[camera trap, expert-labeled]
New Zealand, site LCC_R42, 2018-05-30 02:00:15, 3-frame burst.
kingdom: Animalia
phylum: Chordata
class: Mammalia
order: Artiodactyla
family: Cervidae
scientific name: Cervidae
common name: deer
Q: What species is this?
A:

• **Work required**
Repeat the whole listing exactly, keeping every line intact.

• **Output below**
[camera trap, expert-labeled]
New Zealand, site LCC_R42, 2018-05-30 02:00:15, 3-frame burst.
kingdom: Animalia
phylum: Chordata
class: Mammalia
order: Artiodactyla
family: Cervidae
scientific name: Cervidae
common name: deer
Q: What species is this?
A:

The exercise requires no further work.